Eric: Yeah and this comes down to … It seems like there was an easy fix in this situation if there was some planning done ahead of time.
John: Yeah, I mean, this is a huge deal. This is what we always tell clients and that’s why I said the question should’ve come from Maynard James Keenan. The question is, “What do I do when I work with a contractor”? What’s the answer to that question?
Eric: Have a work-for-hire provision in the contract.
John: Yeah, it’s so basic and clients never really understand this. You have to have work made for hire contract in the agreement with your contractor or if you didn’t have one at the outset, you need to have an assignment after the fact because a work made for hire provision is not enough if the work was created previously or, excuse me, prior to the execution of the contract.
Eric: Yep and just as background, this is a function of copyright law. When the author creates a work that is fixed in a tangible medium, they are the owner of that copyright right.
A common example of this is wedding photographers. You hire this photographer, they charge you triple the normal cost because it’s a wedding and they take all these pictures and then they edit them all, they make them available in an online gallery that’s marked with a watermark. If you want any of these pictures, you got to buy them from the photographer. Why do I have to do that? I already paid you an enormous amount of money to come take the photos. Well, it’s because they are the owner of the photo. You are not, unless you had a work-for-hire agreement between you and the photographer. That way, all of the copyright rights would vest in you as the owner instead of the photographer.

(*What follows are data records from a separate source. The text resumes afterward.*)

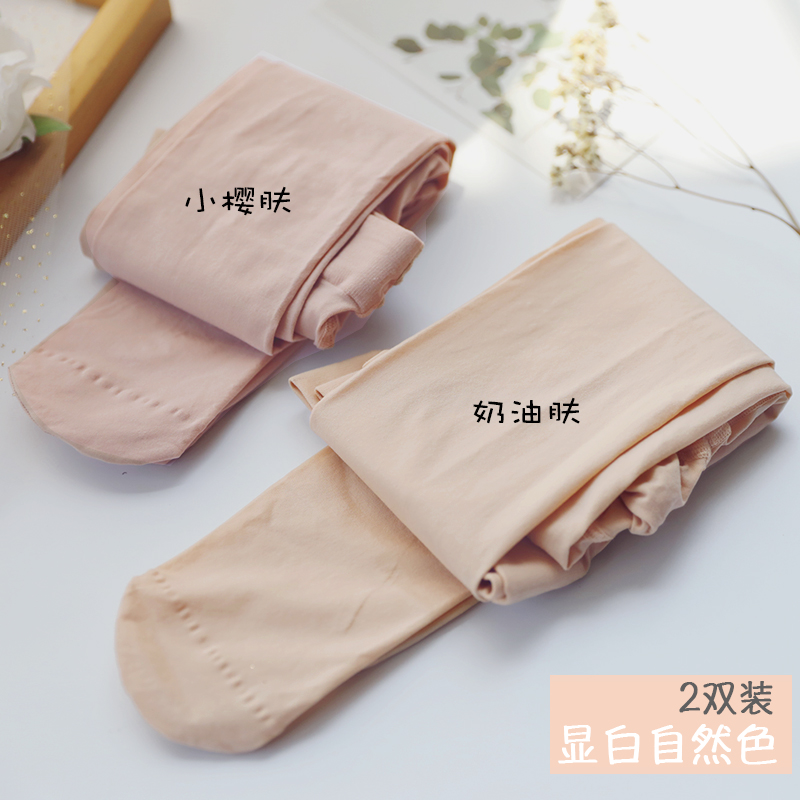 丝袜女春秋薄款肉色打底裤女连隐形自然裸感袜光腿神器防勾丝夏季
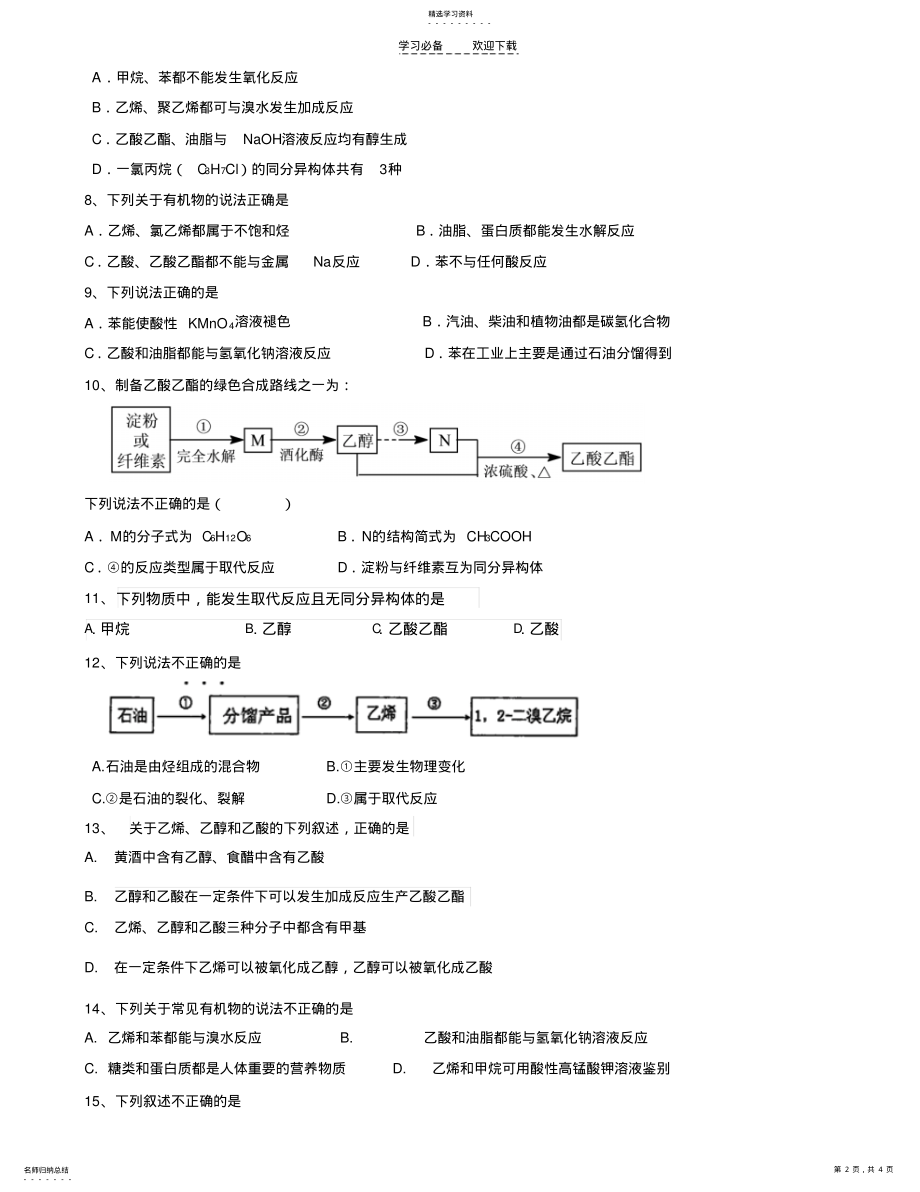 2022年高三化学有机选择题部分专题练习 .pdf_第2页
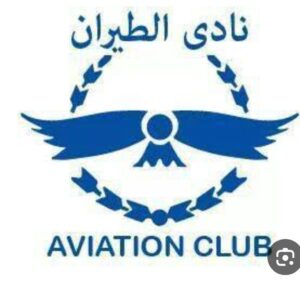 Aviation Sporting Club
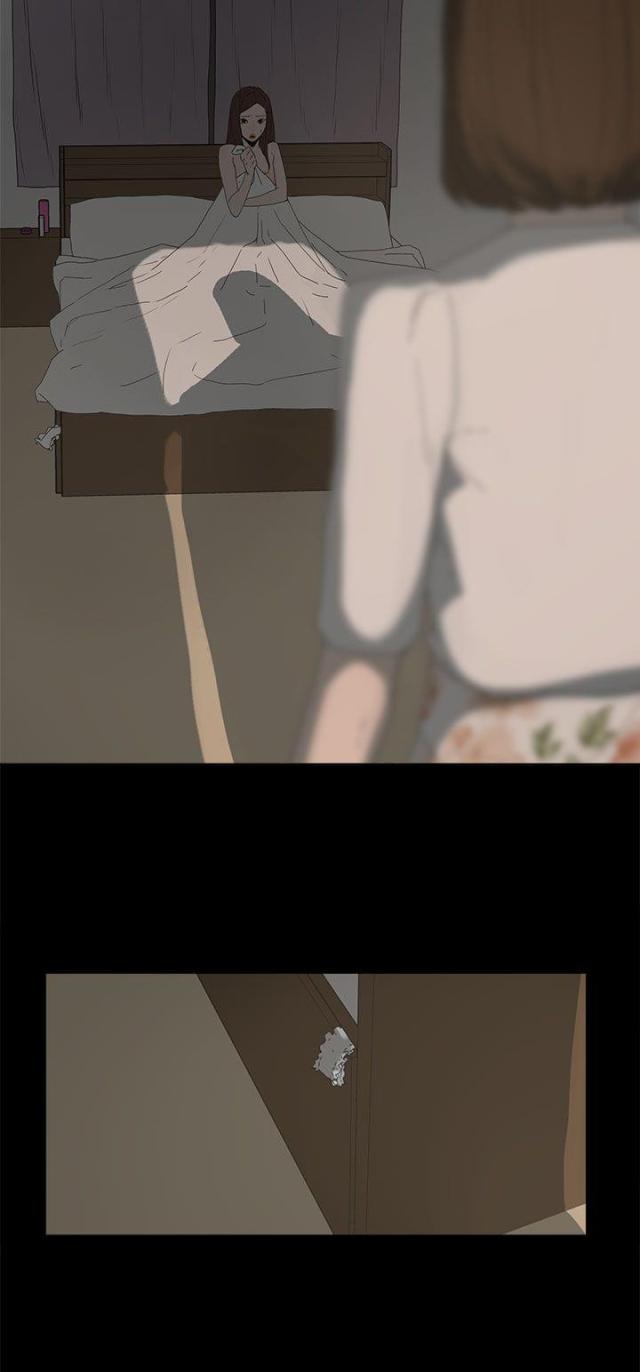 妻子的替身漫画,第21话2图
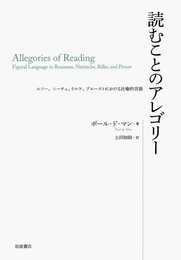 読むことのアレゴリー――ルソー、ニーチェ、リルケ、プルーストにおける比喩的言語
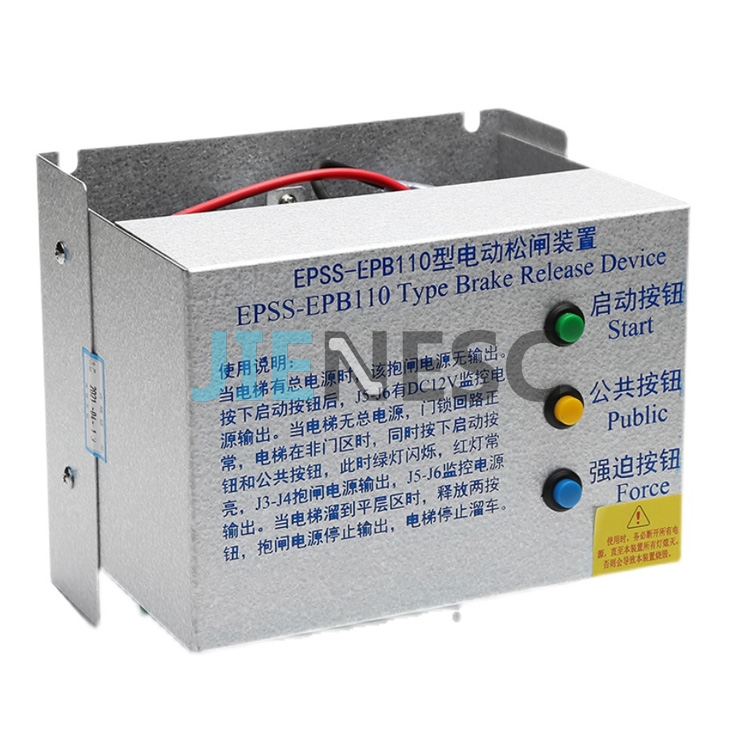 EPSS-EPB110 elevator Electric release brake power supply device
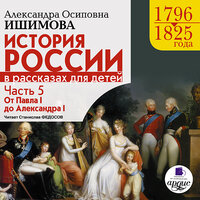 Александра Ишимова. «История России в рассказах для детей. Часть 5. 1796–1825 гг. От Павла I до Александра I». Часть 56 - Станислав Федосов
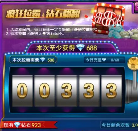 官网版最新版2022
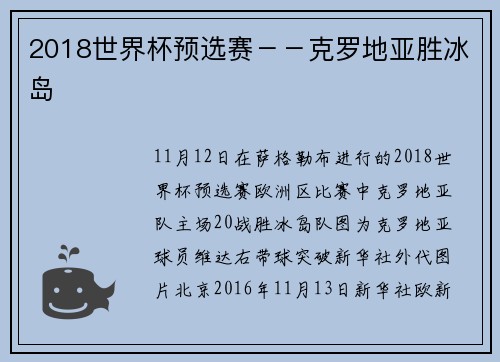 2018世界杯预选赛--克罗地亚胜冰岛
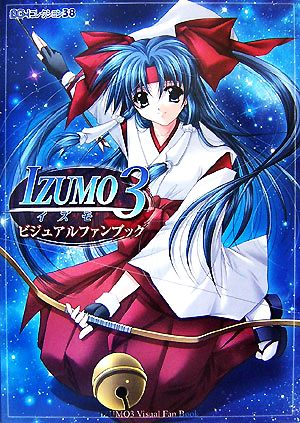 IZUMO3ビジュアルファンブック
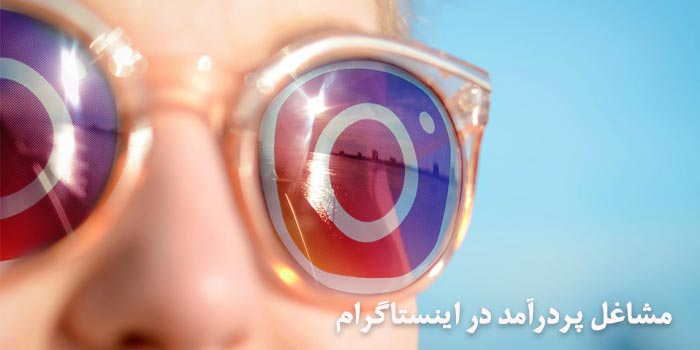 7 مورد از مشاغل پردرآمد در اینستاگرام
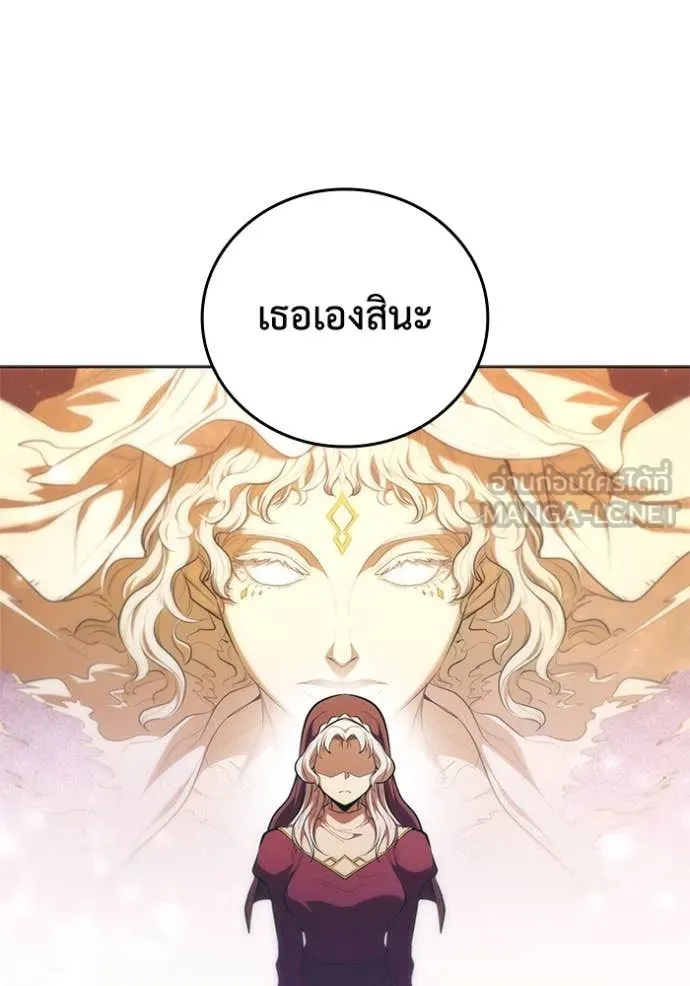I Regressed As The Duke ตอนที่ 101 75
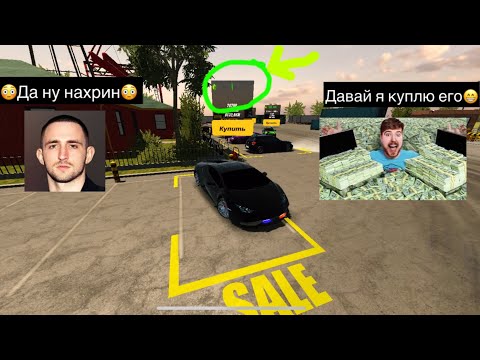 Видео: Кар паркинг 2 ) за 1 доллар ￼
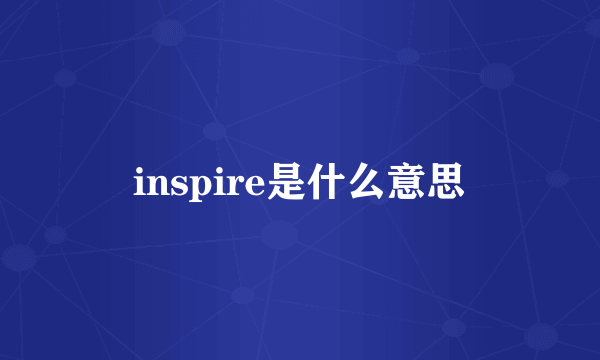 inspire是什么意思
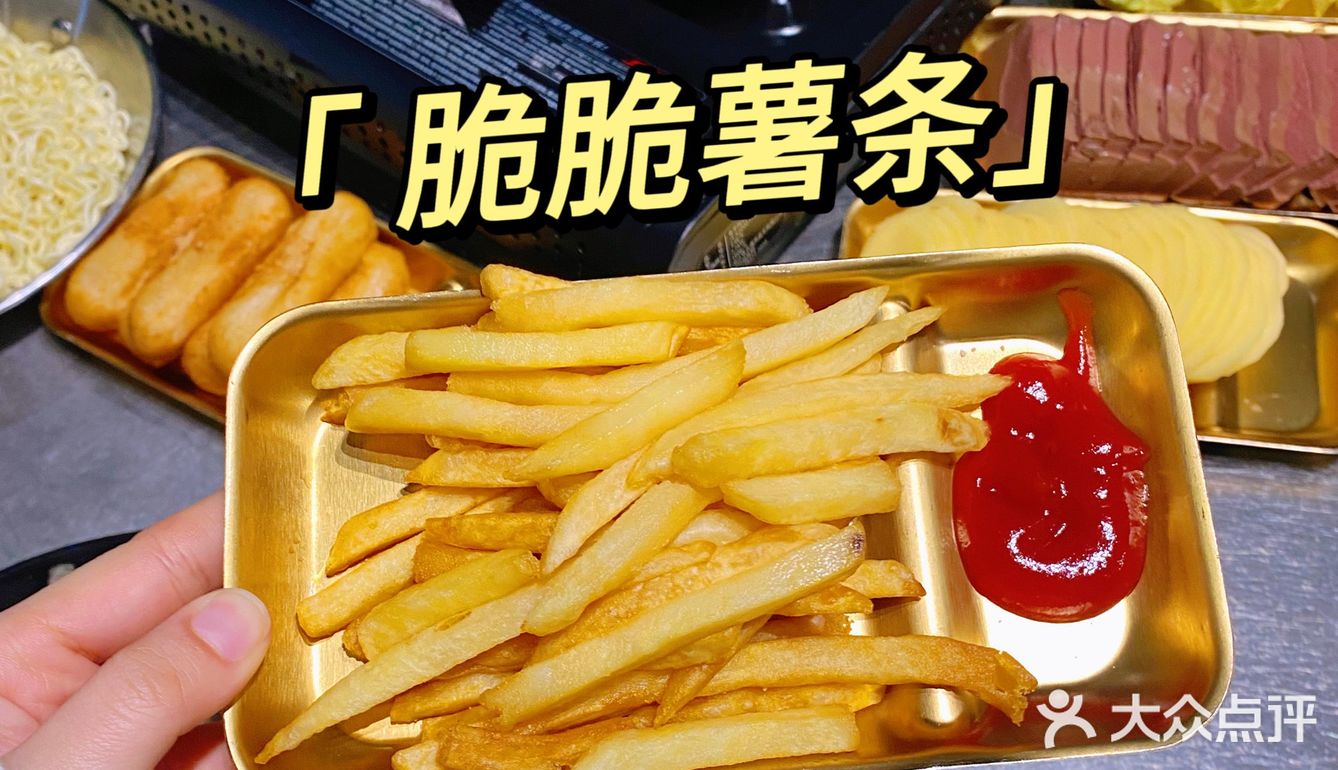韶关｜马坝的‼️这个脆皮烤鱼好好次🤤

It’s an enormously important provision that, I would say, wildly overlooked by most people.
John: Yeah and I would agree. I think there’s one other aspect of this case that’s really instructive. That is that you need to read your insurance policy. If you are an online business and you’ve just adopted a general commercial liability policy, you probably should find out what is and is not included in that policy. Typically those policies will cover what is called “Advertising injury”, which is an injury related to defamation or a claim for the right of publicity, invasion of the right of publicity, but it doesn’t usually cover intellectual property infringement. Intellectual property infringement policies are very expensive but, in a lot of cases, they’re really important. So you should work with both your insurance agent and your attorney to kind of understand “How can I best ensure the risk that is associated with my business”?
It sounds like Clarendon didn’t have a very well drafted contract here.
Eric: Yeah, certainly. To be in 7, 8 years litigation … Yeah, someone failed at their job here because there’s no way that should be that difficult of an issue.
John: Yeah, so, thankfully … Well, at least from my perspective, thankfully, in January of this year, Tool prevailed at trial which means there’s a new Tool album coming and for you that clicked on this because we’re talking about Tool; I’m sorry I don’t have any information. Wish I did.
Eric: So you don’t know when it’s coming out?
John: No, I have no clue. In fact, when I … I’ve actually met Maynard James Keenan and when I did, I went out of my way not to ask him that question because I read up before interacting with him that he might slap the shit out of me.
Eric: Yeah, I’m sure he’s tired of answering that question.
John: So, that’s all we’ve got this week. You have anything else?
John: Yeah, I hope so too and again, this isn’t legal advice. You should always contact an attorney about this stuff and thanks for listening.